Sunday, October 21, 2012

Museum Dreams: The Great Books Room

Calligraphy on the walls of a monument
in the Qutb minar complex. Probably Alai
Gate, aka Alai Darwaza. When one sees a
building turned so throughly to text, it begs
the question: what is a book? Photo by
Shashwat Nagpal via Wikimedia Commons
In reading alone, the pages become translucent to me, pale as water. It is not like watching a film, nor do I feel surrounded by the story as if I was submerged within it; it is more like bending down to watch the gold flecks on the riverbed, the bodies of the fish alive and trembling under the bright surface. I see the surface and I don't see it; my eyes are focused underneath, underwater, to the fixed world over which the words flow flickering. I do not inhabit books as one inhabits houses. But still I'd to dwell for a while in a room all full of giant books, stars of eight-foot paper with their leaves fanned out like carousels, doors in their covers and their guts hollowed out into rooms of language. Books whose pages turn around you, a dizzying whirl of shifted scenarios and the rustle of invented life. Books whose covers open onto stairways carved in a spiral round the spine. Books opening like the wings of a suspension bridge on either side, angelic, enfolding. Books to get truly lost in - say, a dozen volumes connected by folded paper passageways that drop you, disoriented, into someone else's story. Books hallowed and hollowed like cathedrals. Poems clinging lichen-like, meandering like vines, drainspouts of sorrow and wonder. Favorite lines underscored with black pen fat as graffiti strokes. Notes taken in college become manifestoes on the walls, annotating, aggrandizing, letters large as your hand. Novels grave and sturdy as small houses, prayerbooks private as altars.
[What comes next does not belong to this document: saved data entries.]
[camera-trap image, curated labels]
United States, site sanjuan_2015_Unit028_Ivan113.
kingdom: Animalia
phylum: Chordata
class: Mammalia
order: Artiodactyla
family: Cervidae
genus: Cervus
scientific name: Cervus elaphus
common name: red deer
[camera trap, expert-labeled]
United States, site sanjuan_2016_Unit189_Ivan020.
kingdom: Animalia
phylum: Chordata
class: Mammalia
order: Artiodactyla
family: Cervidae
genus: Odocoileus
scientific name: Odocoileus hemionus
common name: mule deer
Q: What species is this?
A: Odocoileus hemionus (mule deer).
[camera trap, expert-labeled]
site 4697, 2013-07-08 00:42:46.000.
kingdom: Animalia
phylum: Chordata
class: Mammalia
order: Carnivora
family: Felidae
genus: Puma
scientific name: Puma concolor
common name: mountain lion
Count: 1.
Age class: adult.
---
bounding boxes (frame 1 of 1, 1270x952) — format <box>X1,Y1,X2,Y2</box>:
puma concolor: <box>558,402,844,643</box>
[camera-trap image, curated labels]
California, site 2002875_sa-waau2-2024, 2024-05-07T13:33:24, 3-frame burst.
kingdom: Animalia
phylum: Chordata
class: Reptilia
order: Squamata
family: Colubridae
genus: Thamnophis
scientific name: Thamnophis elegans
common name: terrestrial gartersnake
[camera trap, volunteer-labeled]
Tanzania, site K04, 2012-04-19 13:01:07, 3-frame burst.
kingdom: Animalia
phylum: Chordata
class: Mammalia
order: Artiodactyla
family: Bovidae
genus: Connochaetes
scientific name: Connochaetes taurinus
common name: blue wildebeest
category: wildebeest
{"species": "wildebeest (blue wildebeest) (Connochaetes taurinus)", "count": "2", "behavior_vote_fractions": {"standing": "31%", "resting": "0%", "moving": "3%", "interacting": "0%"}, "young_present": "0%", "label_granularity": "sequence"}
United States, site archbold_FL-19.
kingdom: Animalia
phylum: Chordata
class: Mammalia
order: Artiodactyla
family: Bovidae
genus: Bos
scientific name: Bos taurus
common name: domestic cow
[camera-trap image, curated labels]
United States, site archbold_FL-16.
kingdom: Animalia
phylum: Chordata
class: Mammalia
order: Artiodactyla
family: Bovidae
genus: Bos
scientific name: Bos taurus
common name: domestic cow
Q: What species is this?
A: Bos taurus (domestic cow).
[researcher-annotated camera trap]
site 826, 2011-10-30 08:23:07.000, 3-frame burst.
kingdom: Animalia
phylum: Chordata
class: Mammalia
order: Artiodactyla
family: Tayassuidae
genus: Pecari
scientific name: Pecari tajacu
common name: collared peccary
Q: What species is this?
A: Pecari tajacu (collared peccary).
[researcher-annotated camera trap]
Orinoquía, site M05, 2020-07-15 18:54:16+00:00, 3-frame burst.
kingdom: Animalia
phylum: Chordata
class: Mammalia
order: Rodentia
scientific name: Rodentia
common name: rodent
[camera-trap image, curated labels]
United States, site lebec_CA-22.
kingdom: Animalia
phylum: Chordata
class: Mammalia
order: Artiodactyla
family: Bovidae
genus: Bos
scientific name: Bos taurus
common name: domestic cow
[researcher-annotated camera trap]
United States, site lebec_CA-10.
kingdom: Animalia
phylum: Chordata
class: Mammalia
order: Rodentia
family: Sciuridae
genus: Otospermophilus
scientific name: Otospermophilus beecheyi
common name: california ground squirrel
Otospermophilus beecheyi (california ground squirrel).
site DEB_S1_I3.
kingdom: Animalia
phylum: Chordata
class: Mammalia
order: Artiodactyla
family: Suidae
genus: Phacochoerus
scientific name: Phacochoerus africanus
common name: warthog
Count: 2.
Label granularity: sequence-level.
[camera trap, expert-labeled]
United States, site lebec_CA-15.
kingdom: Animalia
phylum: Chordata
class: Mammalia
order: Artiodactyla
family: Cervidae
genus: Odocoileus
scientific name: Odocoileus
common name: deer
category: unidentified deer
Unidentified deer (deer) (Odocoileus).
Erotic books with pages of tracing paper to hide behind naked and leap out to surprise the beloved, wound with nothing but calligraphy like a black ribbon. You feel the walls of words with your palms, paper like stone, covers solemn as church doors. Here in the pages you hold yourself upright. On the other side of the page, an unknown reader looks down through the surface and sees you standing, small and alive between the lines.

Feasibility: closer to a narwhal than a unicorn.